Here's the Python 3 code, which generates 1,000,000 "random" lowercase letters in 0.28 seconds (see also the 0.11 second solution at the end, the @Ashwini Chaudhary code from the question takes 0.55 seconds on my machine, @ Markku K. code is 0.53 ):
#!/usr/bin/env python3 import os import sys def write_random_lowercase(n): min_lc = ord(b'a') len_lc = 26 ba = bytearray(os.urandom(n)) for i, b in enumerate(ba): ba[i] = min_lc + b % len_lc
% len_lc crosses out the distribution (see the end on how to fix it), although it still satisfies the conditions (ascii, lower case, frequencies 1, 2, 3 letter sequences):
$ python3 generate-random.py | python3 check-seq.py
where check-seq.py :
#!/usr/bin/env python3 import sys from collections import Counter from string import ascii_lowercase def main(): limits = [40000, 2000, 100] s = sys.stdin.buffer.readline()
Note: on acm.timus.ru generate-random.py is given "Exceeding the output limit".

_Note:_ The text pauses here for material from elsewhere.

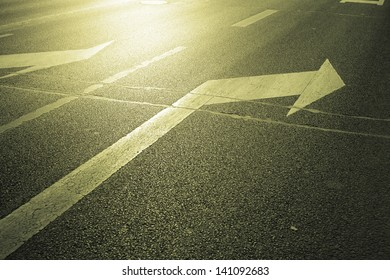 arrow on the road,turn right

To improve performance, you can use bytes.translate() method ( 0.11 seconds):
#!/usr/bin/env python3 import os import sys # make translation table from 0..255 to 97..122 tbl = bytes.maketrans(bytearray(range(256)), bytearray([ord(b'a') + b % 26 for b in range(256)])) # generate random bytes and translate them to lowercase ascii sys.stdout.buffer.write(os.urandom(1000000).translate(tbl))
How to fix % len_lc skew
256 (the number of bytes) is not evenly divided by 26 (the number of Latin letters is lower), so the formula min_lc + b % len_lc makes some values ββless rare than others, for example:
#!/usr/bin/env python3 """Find out skew: x = 97 + y % 26 where y is uniform from [0, 256) range.""" from collections import Counter, defaultdict def find_skew(random_bytes): char2freq = Counter(chr(ord(b'a') + b % 26) for b in random_bytes) freq2char = defaultdict(set) for char, freq in char2freq.items(): freq2char[freq].add(char) return {f: ''.join(sorted(c)) for f, c in freq2char.items()} print(find_skew(range(256)))
Here, the input range(256) evenly distributed (each byte occurs exactly once), but the 'wxyz' letters on the output are less common than the other 9 vs. 10 occurrences. To fix this, you can discard unaligned bytes:
print(find_skew(range(256 - (256 % 26))))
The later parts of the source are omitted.